Start of INFORMATION

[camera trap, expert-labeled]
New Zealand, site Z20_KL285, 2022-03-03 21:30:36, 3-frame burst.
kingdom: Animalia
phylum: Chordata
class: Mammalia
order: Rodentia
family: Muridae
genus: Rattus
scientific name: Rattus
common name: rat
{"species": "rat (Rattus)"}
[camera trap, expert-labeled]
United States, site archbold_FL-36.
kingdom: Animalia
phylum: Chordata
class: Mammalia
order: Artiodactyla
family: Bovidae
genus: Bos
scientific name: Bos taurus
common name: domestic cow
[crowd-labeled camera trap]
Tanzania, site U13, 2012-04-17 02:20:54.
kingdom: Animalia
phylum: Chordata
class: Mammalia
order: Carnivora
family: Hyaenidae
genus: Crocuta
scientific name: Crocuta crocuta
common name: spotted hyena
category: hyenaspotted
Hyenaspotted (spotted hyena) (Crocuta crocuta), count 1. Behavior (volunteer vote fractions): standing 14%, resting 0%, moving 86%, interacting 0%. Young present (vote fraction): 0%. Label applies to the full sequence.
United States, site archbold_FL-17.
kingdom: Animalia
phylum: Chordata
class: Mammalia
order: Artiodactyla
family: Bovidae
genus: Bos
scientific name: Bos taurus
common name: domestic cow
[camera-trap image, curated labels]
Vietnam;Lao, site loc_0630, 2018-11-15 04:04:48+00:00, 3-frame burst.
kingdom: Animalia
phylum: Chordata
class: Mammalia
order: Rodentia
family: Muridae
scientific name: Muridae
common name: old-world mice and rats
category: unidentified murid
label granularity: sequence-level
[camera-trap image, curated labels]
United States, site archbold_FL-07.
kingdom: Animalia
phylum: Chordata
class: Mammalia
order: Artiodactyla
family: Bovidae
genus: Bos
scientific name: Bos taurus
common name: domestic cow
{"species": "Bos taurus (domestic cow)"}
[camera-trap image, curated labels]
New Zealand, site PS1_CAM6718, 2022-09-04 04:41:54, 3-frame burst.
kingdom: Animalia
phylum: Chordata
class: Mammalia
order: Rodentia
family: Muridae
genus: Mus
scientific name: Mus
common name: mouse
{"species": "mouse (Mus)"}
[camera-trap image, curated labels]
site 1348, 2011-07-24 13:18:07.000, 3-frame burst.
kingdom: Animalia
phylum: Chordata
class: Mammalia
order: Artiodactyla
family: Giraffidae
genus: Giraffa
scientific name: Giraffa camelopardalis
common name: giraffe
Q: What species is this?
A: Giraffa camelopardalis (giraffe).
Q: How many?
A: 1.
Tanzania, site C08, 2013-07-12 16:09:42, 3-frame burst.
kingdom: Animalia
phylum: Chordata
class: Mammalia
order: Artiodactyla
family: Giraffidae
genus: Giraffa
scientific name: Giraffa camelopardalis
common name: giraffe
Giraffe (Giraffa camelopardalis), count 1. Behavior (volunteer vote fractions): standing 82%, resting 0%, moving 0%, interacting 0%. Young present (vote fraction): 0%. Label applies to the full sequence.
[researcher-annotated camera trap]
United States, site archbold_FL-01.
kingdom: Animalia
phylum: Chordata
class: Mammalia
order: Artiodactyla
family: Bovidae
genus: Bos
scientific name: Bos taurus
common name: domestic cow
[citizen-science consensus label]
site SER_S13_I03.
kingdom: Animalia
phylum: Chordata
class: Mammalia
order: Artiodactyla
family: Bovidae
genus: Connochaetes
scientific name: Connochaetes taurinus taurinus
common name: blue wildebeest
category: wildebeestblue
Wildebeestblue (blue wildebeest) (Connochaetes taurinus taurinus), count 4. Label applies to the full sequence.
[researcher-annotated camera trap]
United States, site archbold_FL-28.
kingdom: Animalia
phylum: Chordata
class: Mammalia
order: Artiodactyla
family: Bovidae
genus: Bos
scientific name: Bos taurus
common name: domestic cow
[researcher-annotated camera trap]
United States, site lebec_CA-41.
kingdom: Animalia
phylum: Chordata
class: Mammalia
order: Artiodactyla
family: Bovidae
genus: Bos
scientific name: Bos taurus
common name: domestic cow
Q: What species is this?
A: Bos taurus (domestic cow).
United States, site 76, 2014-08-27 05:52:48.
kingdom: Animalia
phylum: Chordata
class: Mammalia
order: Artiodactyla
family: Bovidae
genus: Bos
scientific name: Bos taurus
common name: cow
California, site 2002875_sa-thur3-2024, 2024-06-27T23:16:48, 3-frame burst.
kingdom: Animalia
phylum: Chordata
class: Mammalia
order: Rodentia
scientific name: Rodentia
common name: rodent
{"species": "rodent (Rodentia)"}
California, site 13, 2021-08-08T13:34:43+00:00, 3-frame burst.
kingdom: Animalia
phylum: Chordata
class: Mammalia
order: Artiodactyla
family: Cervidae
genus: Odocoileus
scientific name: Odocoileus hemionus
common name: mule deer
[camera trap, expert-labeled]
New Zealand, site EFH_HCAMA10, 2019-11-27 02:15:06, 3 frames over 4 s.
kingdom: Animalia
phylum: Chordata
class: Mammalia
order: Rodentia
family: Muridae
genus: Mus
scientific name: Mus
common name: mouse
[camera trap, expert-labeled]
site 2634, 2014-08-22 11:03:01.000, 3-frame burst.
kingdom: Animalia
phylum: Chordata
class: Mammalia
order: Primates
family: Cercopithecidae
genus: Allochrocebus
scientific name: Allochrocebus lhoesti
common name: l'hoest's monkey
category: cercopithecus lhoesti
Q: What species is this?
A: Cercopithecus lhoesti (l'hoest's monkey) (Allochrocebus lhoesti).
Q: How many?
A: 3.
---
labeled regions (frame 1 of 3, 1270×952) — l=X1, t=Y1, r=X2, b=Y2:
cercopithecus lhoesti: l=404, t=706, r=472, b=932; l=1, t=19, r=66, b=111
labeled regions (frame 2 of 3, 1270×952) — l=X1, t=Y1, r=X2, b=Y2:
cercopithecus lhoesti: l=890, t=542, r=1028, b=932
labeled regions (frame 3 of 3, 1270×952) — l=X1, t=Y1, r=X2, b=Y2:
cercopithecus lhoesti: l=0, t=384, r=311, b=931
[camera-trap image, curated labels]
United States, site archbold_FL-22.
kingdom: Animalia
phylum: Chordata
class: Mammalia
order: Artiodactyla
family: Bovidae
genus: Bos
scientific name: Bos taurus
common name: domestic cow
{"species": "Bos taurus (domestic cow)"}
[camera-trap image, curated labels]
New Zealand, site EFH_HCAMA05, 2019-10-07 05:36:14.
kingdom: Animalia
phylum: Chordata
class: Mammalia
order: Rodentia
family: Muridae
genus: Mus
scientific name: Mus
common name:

End of INFORMATION

WORK ITEM: Give back the entries exactly. Omit none of them.

ANSWER FOR THE TASK:
[camera trap, expert-labeled]
New Zealand, site Z20_KL285, 2022-03-03 21:30:36, 3-frame burst.
kingdom: Animalia
phylum: Chordata
class: Mammalia
order: Rodentia
family: Muridae
genus: Rattus
scientific name: Rattus
common name: rat
{"species": "rat (Rattus)"}
[camera trap, expert-labeled]
United States, site archbold_FL-36.
kingdom: Animalia
phylum: Chordata
class: Mammalia
order: Artiodactyla
family: Bovidae
genus: Bos
scientific name: Bos taurus
common name: domestic cow
[crowd-labeled camera trap]
Tanzania, site U13, 2012-04-17 02:20:54.
kingdom: Animalia
phylum: Chordata
class: Mammalia
order: Carnivora
family: Hyaenidae
genus: Crocuta
scientific name: Crocuta crocuta
common name: spotted hyena
category: hyenaspotted
Hyenaspotted (spotted hyena) (Crocuta crocuta), count 1. Behavior (volunteer vote fractions): standing 14%, resting 0%, moving 86%, interacting 0%. Young present (vote fraction): 0%. Label applies to the full sequence.
United States, site archbold_FL-17.
kingdom: Animalia
phylum: Chordata
class: Mammalia
order: Artiodactyla
family: Bovidae
genus: Bos
scientific name: Bos taurus
common name: domestic cow
[camera-trap image, curated labels]
Vietnam;Lao, site loc_0630, 2018-11-15 04:04:48+00:00, 3-frame burst.
kingdom: Animalia
phylum: Chordata
class: Mammalia
order: Rodentia
family: Muridae
scientific name: Muridae
common name: old-world mice and rats
category: unidentified murid
label granularity: sequence-level
[camera-trap image, curated labels]
United States, site archbold_FL-07.
kingdom: Animalia
phylum: Chordata
class: Mammalia
order: Artiodactyla
family: Bovidae
genus: Bos
scientific name: Bos taurus
common name: domestic cow
{"species": "Bos taurus (domestic cow)"}
[camera-trap image, curated labels]
New Zealand, site PS1_CAM6718, 2022-09-04 04:41:54, 3-frame burst.
kingdom: Animalia
phylum: Chordata
class: Mammalia
order: Rodentia
family: Muridae
genus: Mus
scientific name: Mus
common name: mouse
{"species": "mouse (Mus)"}
[camera-trap image, curated labels]
site 1348, 2011-07-24 13:18:07.000, 3-frame burst.
kingdom: Animalia
phylum: Chordata
class: Mammalia
order: Artiodactyla
family: Giraffidae
genus: Giraffa
scientific name: Giraffa camelopardalis
common name: giraffe
Q: What species is this?
A: Giraffa camelopardalis (giraffe).
Q: How many?
A: 1.
Tanzania, site C08, 2013-07-12 16:09:42, 3-frame burst.
kingdom: Animalia
phylum: Chordata
class: Mammalia
order: Artiodactyla
family: Giraffidae
genus: Giraffa
scientific name: Giraffa camelopardalis
common name: giraffe
Giraffe (Giraffa camelopardalis), count 1. Behavior (volunteer vote fractions): standing 82%, resting 0%, moving 0%, interacting 0%. Young present (vote fraction): 0%. Label applies to the full sequence.
[researcher-annotated camera trap]
United States, site archbold_FL-01.
kingdom: Animalia
phylum: Chordata
class: Mammalia
order: Artiodactyla
family: Bovidae
genus: Bos
scientific name: Bos taurus
common name: domestic cow
[citizen-science consensus label]
site SER_S13_I03.
kingdom: Animalia
phylum: Chordata
class: Mammalia
order: Artiodactyla
family: Bovidae
genus: Connochaetes
scientific name: Connochaetes taurinus taurinus
common name: blue wildebeest
category: wildebeestblue
Wildebeestblue (blue wildebeest) (Connochaetes taurinus taurinus), count 4. Label applies to the full sequence.
[researcher-annotated camera trap]
United States, site archbold_FL-28.
kingdom: Animalia
phylum: Chordata
class: Mammalia
order: Artiodactyla
family: Bovidae
genus: Bos
scientific name: Bos taurus
common name: domestic cow
[researcher-annotated camera trap]
United States, site lebec_CA-41.
kingdom: Animalia
phylum: Chordata
class: Mammalia
order: Artiodactyla
family: Bovidae
genus: Bos
scientific name: Bos taurus
common name: domestic cow
Q: What species is this?
A: Bos taurus (domestic cow).
United States, site 76, 2014-08-27 05:52:48.
kingdom: Animalia
phylum: Chordata
class: Mammalia
order: Artiodactyla
family: Bovidae
genus: Bos
scientific name: Bos taurus
common name: cow
California, site 2002875_sa-thur3-2024, 2024-06-27T23:16:48, 3-frame burst.
kingdom: Animalia
phylum: Chordata
class: Mammalia
order: Rodentia
scientific name: Rodentia
common name: rodent
{"species": "rodent (Rodentia)"}
California, site 13, 2021-08-08T13:34:43+00:00, 3-frame burst.
kingdom: Animalia
phylum: Chordata
class: Mammalia
order: Artiodactyla
family: Cervidae
genus: Odocoileus
scientific name: Odocoileus hemionus
common name: mule deer
[camera trap, expert-labeled]
New Zealand, site EFH_HCAMA10, 2019-11-27 02:15:06, 3 frames over 4 s.
kingdom: Animalia
phylum: Chordata
class: Mammalia
order: Rodentia
family: Muridae
genus: Mus
scientific name: Mus
common name: mouse
[camera trap, expert-labeled]
site 2634, 2014-08-22 11:03:01.000, 3-frame burst.
kingdom: Animalia
phylum: Chordata
class: Mammalia
order: Primates
family: Cercopithecidae
genus: Allochrocebus
scientific name: Allochrocebus lhoesti
common name: l'hoest's monkey
category: cercopithecus lhoesti
Q: What species is this?
A: Cercopithecus lhoesti (l'hoest's monkey) (Allochrocebus lhoesti).
Q: How many?
A: 3.
---
labeled regions (frame 1 of 3, 1270×952) — l=X1, t=Y1, r=X2, b=Y2:
cercopithecus lhoesti: l=404, t=706, r=472, b=932; l=1, t=19, r=66, b=111
labeled regions (frame 2 of 3, 1270×952) — l=X1, t=Y1, r=X2, b=Y2:
cercopithecus lhoesti: l=890, t=542, r=1028, b=932
labeled regions (frame 3 of 3, 1270×952) — l=X1, t=Y1, r=X2, b=Y2:
cercopithecus lhoesti: l=0, t=384, r=311, b=931
[camera-trap image, curated labels]
United States, site archbold_FL-22.
kingdom: Animalia
phylum: Chordata
class: Mammalia
order: Artiodactyla
family: Bovidae
genus: Bos
scientific name: Bos taurus
common name: domestic cow
{"species": "Bos taurus (domestic cow)"}
[camera-trap image, curated labels]
New Zealand, site EFH_HCAMA05, 2019-10-07 05:36:14.
kingdom: Animalia
phylum: Chordata
class: Mammalia
order: Rodentia
family: Muridae
genus: Mus
scientific name: Mus
common name:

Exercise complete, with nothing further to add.